Almost as always, the surrounding communities have had neither the knowledge of the existence of, nor the use for such metals, though they have ended up paying the highest price for their exploitation.

In too many cases, the extractives have led to the clash of competing interests, leading to strife, unrest and civil wars in areas unlucky enough to be touched by ‘conflict’ minerals, in such a way that minerals which should have been a blessing have turned out to be a veritable curse.

The experiences garnered in countries such as Angola, Sierra Leone, Liberia, DR Congo, Sudan, Central African Republic and elsewhere attest to this reality, with local and foreign elements embroiled in the shambolic search for gold, diamonds, platinum and other precious metals and laying large chunks of land bare, including killing hundreds of thousands of people.

Extractives have the nasty habit of being finite, and when they are xhausted, all that is left are the famous gaping ‘holes in the ground,’ in soils that have been rendered sick and unusable. From such soils, the local communities cannot draw sustenance; rather what they inherit are the pestilences left in the soils, waters and the airs by the very activities accompanying mining.

A number of states on the African continent have for some time now been alert to these challenges in the mining industry, and some of them have adopted policy, legislative and regulatory regimes to deal with these nefarious effects of mining. But these have been mainly at individual government level with very little coordination at sub-regional or continental levels.

The observation has been that Africa is immensely well endowed with vast mineral resources, but that this has not led to economic and social development that should have been expected for the African people.
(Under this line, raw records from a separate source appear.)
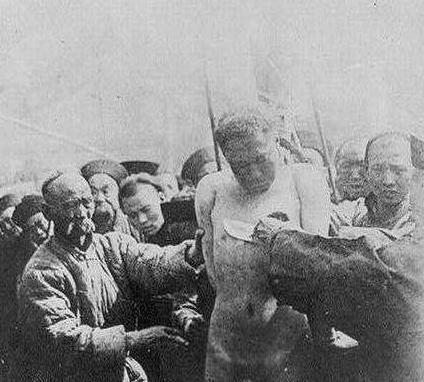 林凤祥被抓是明明可以反抗 为何他却选择投降呢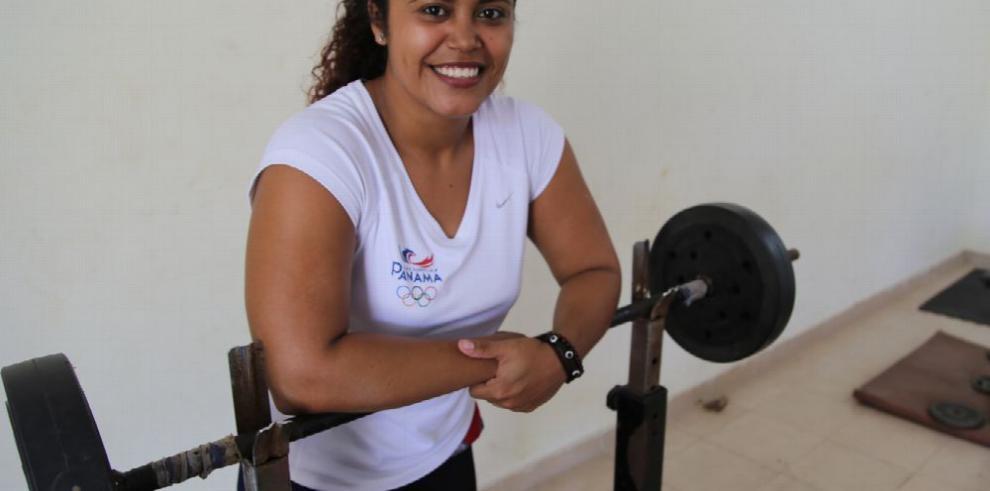 Rocío Navarro apunta al cupo olímpico 2016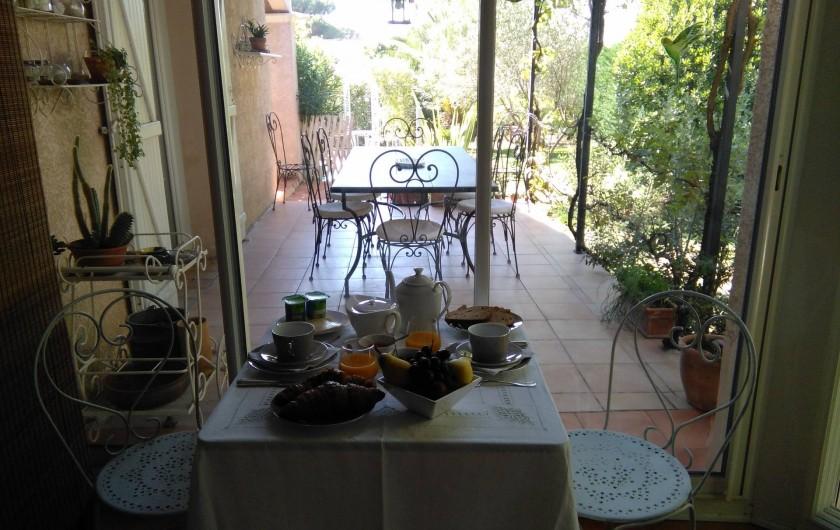 Location de vacances - Chambre d'hôtes à Saint-Raphaël - petit déjeuner servi dans véranda ou terrasse selon météo
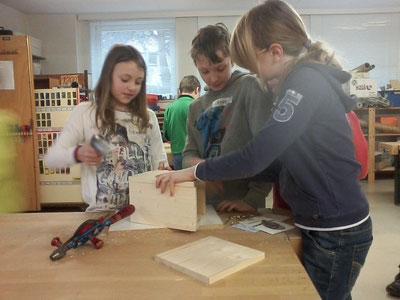 Mädchen und Jungen sind gleichermaßen geschickt beim Bauen von Nistkästen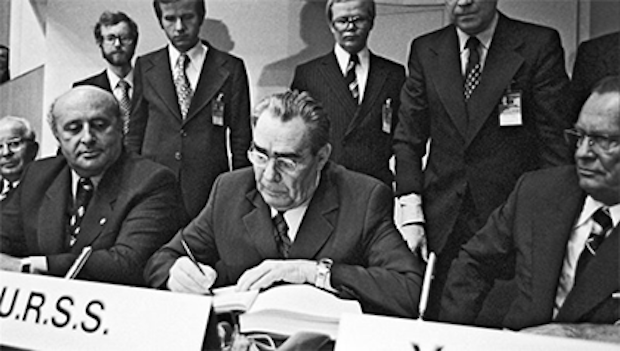 Leonid Brežnev podpisuje Helsinský dohovor, 1. august 1975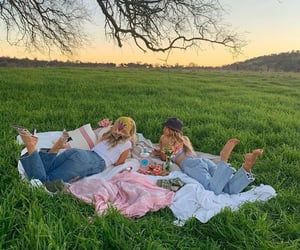 aesthetic, friends, and picnic image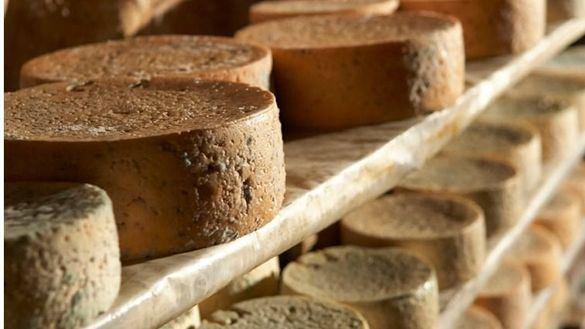 Ni francés ni holandés: el queso más caro del mundo es español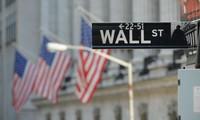 Dầu lên hơn 40 USD/thùng, Dow Jones lấy lại số điểm đã mất từ đầu năm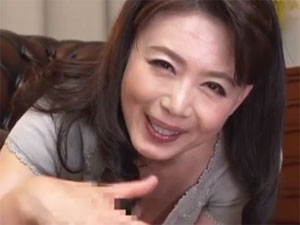 【三浦恵理子】娘の彼氏の肉棒をご自慢の手コキフェラテクで味わい尽くす熟女母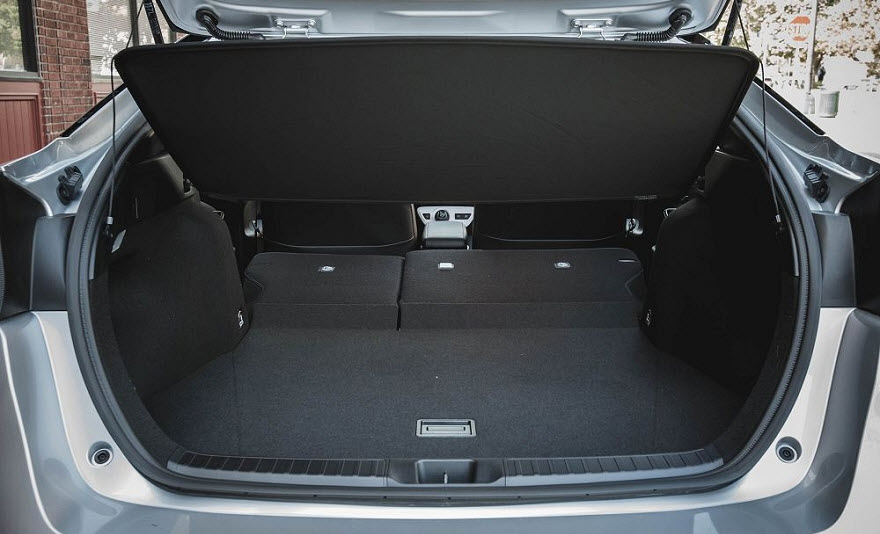 toyota prius 2018 фото багажника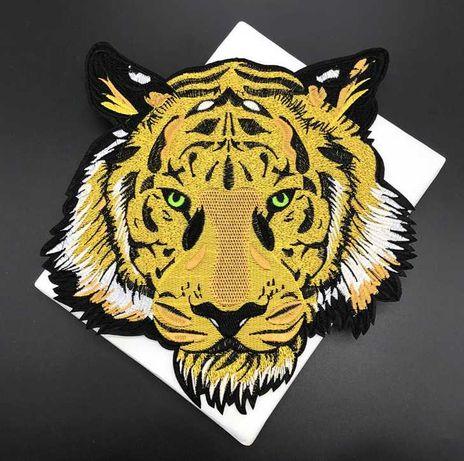 Вышивка-нашивка для декора одежды «Голова Тигра».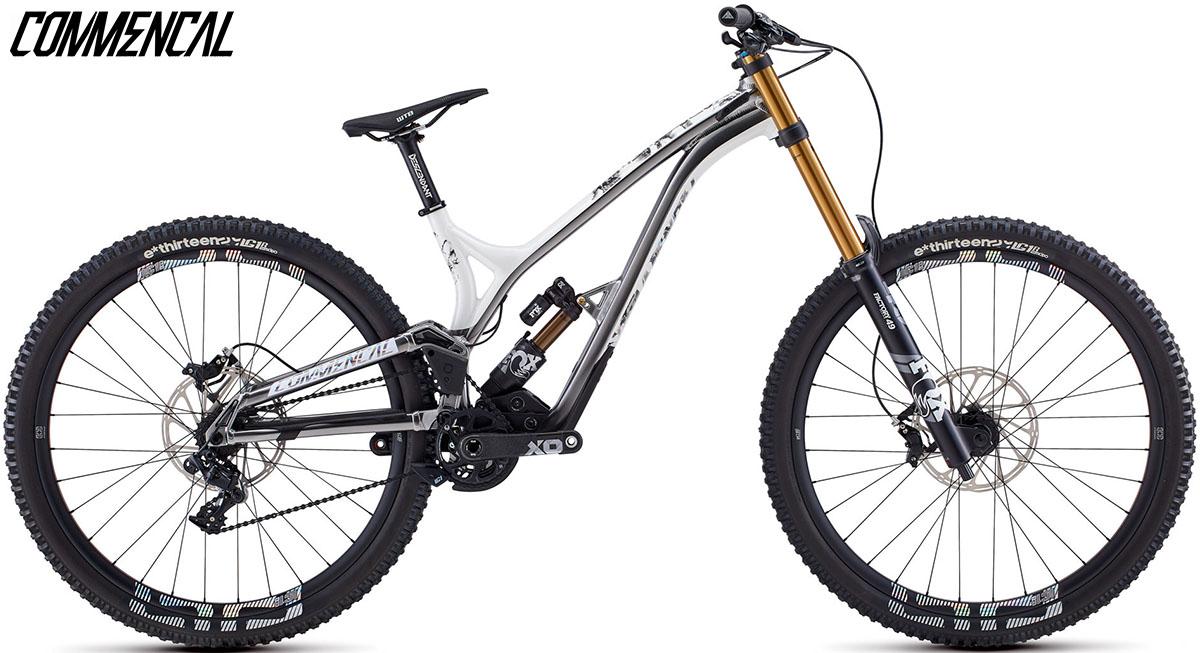"Una bici Commencal Supreme DH 29"" Worlds Edition 2020"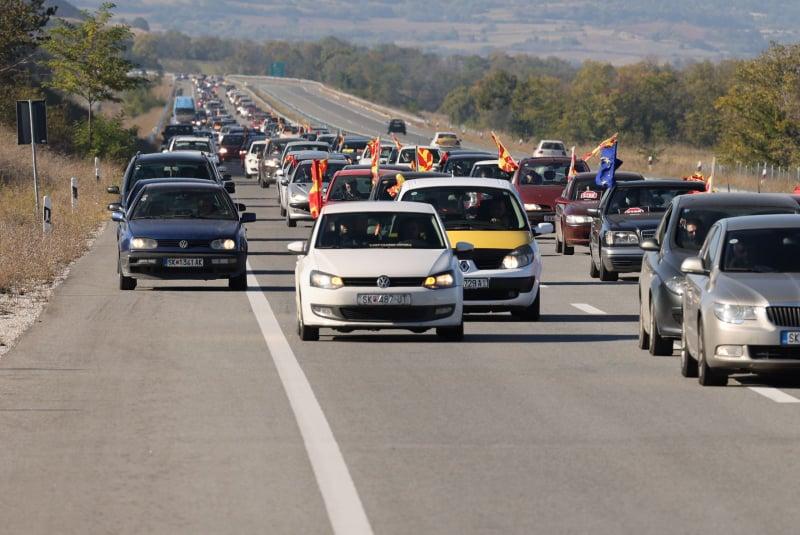 ФОТО: Протестот на ВМРО-ДПМНЕ продолжува, автомобилите се упатија кон Штип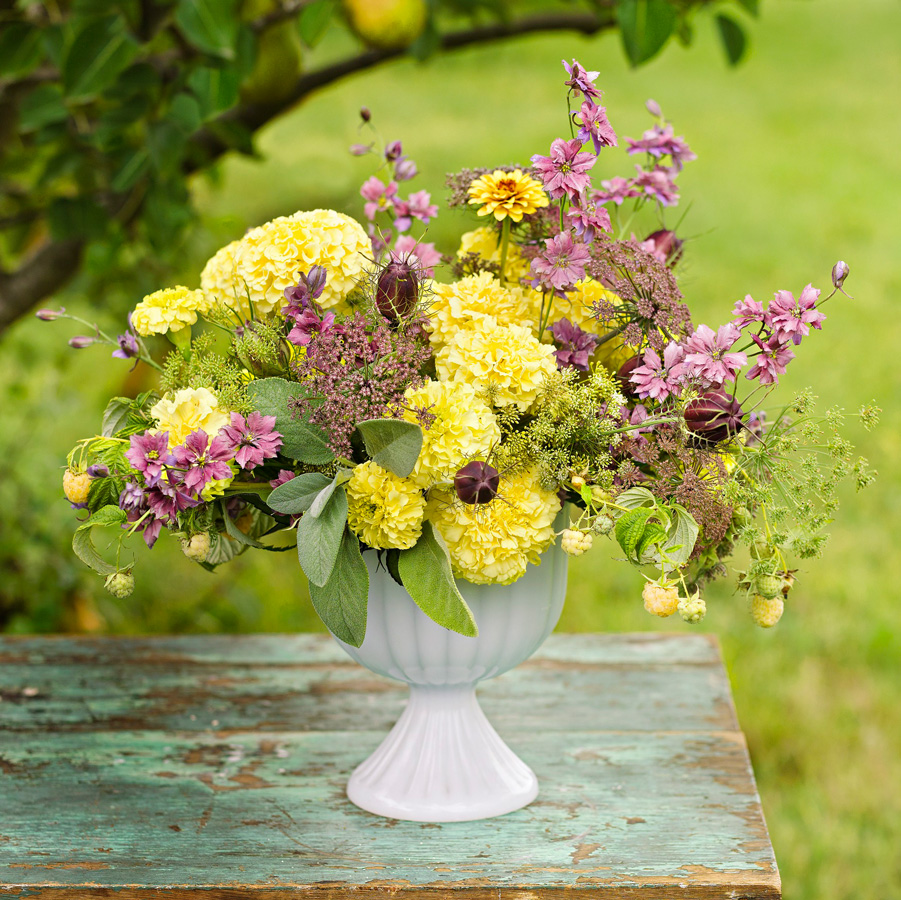 Transform A Grapevine Wreath Into Bright Fl Display By T The Stems Of Your Marigolds So They Are Just Short Enough To Weave Vines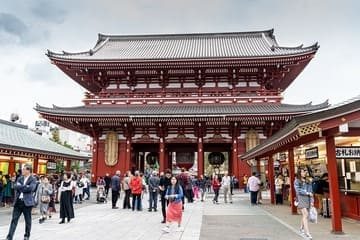 L'énorme temple rouge du quartier Asakusa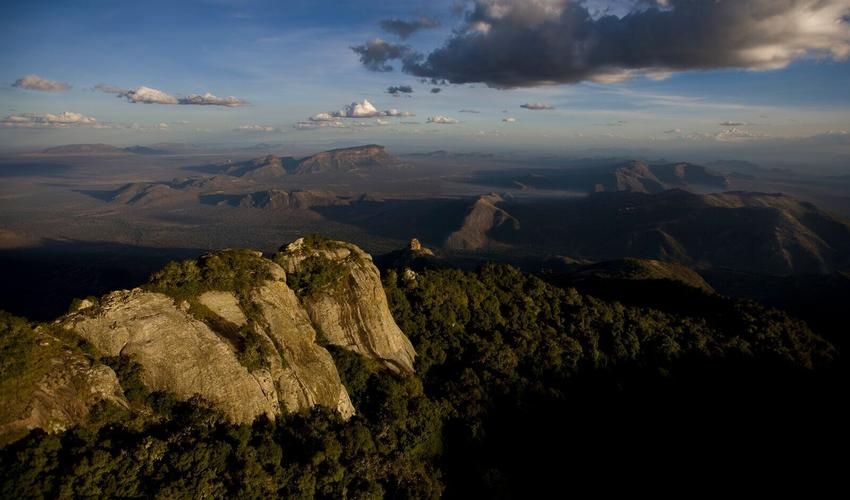 Take our scenic air plane and see stunning Samburu landscapes for yourself
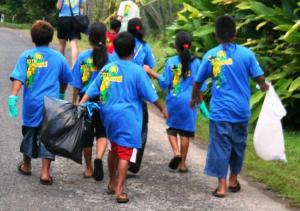 Pohnpei swimmers from Kitti eager to pick up the most rubbish.
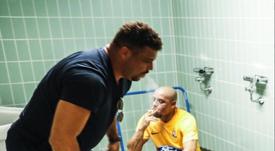 Ronaldo y Roberto Carlos, dos mitos del fútbol. Twitter/OierFano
That is why, The African Union (AU) decided in 2009 to adopt the African Mining Vision (AMV) with a view to coordinating the various efforts on the continent to harness Africa’s resources for the socio-economic development of the people of Africa.

The AMV seeks to encourage African countries to recognize the massive benefits to be garnered by mining countries if they look beyond the rents they now get from mining companies, and by setting in motion the huge linkages which exist at every level of extraction, to allow for maximization of benefits, It is a call to move beyond mere revenues collected as taxes, which are meager anyway, and move to a situation where whole industries are spawned to service the mining sector, creating jobs for more people all along the value chains, at the same time as issues of environmental protection, gender and youth inclusive development, community equity and artisanal and small-scale mining are taken care of.